Giełdy za oceanem rozpoczęły sesję niewielkimi wzrostami. Późniejsze wzrosty napędziły dane wyprzedzające w Stanach Zjednoczonych. Jak podała Conference Board amerykański indeks wyprzedzający koniunktury wzrósł w październiku o 0,9 proc. Indeks pokazuje, jak będzie sobie radzić amerykańska gospodarka w ciągu następnych 3-6 miesięcy. Wynik okazał się nieco lepszy od oczekiwań rynku – analitycy spodziewali się wzrostu tego wskaźnika o 0,6 proc. We wrześniu indeks wzrósł o 0,1 proc. po korekcie. Dało to jako takie podstawy do niewielkich wzrostów.

Jednak widać było, że inwestorzy obawiają się kupować. Rynki wciąż żyją niepewnością jaka zapanowała w Europie. Cała uwaga koncentruje się na zmianach rentowności 10-letnich obligacji Włoch i Hiszpanii.
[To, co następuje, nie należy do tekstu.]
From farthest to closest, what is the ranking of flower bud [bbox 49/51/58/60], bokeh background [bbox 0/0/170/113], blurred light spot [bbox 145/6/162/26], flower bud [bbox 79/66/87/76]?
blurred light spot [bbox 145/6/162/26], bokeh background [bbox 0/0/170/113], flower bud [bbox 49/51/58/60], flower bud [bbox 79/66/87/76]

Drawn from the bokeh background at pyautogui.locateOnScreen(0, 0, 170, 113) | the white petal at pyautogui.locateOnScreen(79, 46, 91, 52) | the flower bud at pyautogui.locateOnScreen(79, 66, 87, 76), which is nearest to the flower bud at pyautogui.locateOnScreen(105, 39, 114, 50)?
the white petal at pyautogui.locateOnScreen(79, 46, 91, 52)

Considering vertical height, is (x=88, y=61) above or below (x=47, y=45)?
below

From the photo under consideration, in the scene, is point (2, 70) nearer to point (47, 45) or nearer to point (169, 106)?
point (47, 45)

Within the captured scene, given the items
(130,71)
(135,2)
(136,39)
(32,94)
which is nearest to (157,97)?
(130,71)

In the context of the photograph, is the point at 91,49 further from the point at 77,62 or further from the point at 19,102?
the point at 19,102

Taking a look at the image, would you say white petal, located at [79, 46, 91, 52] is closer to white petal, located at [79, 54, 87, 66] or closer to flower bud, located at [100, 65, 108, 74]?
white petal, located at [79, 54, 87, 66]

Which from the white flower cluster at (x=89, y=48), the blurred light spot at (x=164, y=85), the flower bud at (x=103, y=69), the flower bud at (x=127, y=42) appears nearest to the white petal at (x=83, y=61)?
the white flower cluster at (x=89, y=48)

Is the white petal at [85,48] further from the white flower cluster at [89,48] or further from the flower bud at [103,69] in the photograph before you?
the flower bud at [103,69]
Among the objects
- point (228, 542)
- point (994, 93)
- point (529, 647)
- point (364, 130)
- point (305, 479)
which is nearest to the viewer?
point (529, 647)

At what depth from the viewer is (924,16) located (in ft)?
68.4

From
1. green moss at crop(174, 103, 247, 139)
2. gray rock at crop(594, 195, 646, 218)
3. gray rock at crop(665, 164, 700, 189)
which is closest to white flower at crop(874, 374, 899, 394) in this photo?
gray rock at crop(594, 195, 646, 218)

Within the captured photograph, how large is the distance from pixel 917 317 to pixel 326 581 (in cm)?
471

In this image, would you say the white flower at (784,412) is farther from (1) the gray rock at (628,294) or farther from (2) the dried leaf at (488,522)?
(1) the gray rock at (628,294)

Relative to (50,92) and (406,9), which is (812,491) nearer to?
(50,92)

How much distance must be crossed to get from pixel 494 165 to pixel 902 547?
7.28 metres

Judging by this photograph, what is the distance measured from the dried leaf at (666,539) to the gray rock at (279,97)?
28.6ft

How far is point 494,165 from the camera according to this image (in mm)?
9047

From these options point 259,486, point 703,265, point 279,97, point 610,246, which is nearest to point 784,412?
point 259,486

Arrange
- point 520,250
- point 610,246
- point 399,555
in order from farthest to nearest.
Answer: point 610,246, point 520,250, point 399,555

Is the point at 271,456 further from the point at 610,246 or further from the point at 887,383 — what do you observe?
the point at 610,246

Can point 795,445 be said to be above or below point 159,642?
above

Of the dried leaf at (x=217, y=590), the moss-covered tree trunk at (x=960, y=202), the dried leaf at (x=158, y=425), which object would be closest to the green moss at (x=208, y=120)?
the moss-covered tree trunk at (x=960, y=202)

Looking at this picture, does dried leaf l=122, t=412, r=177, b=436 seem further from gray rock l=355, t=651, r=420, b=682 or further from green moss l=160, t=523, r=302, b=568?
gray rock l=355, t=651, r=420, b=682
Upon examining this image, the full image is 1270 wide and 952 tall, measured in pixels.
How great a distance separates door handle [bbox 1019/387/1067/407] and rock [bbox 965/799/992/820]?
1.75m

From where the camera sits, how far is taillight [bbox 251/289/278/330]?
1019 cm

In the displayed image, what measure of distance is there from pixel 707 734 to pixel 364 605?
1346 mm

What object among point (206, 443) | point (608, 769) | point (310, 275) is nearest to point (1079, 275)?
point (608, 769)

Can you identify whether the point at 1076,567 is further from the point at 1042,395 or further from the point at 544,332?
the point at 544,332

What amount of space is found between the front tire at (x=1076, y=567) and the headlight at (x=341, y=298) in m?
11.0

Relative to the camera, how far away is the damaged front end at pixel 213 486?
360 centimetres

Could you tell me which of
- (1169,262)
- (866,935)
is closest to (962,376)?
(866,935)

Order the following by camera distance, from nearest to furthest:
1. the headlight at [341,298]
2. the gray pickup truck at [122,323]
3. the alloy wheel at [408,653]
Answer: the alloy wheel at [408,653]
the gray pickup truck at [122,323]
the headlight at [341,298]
Tylko dzięki zakupom obligacji przez Europejski Bank Centralny udało się na koniec tygodnia utrzymać ich rentowność poniżej bariery 7 proc. Problem wciąż jednak pozostaje nierozwiązany.

Na zamknięciu Dow Jones Industrial wzrósł o 0,22 proc. do 11 796,16 pkt. Nasdaq Composite spadł o 0,60 proc. do 2572,50 pkt. Indeks S&P 500 zniżkował o 0,04 proc. do 1215,65 pkt.

O 2,57 proc. poszły w górę akcje spółki Hewlett-Packard, producenta m.in. komputerów i drukarek, a o 2 proc. koncernu lotniczego Boeing. Ponad 2 proc. straciły na wartości papiery koncernu naftowego Chevron.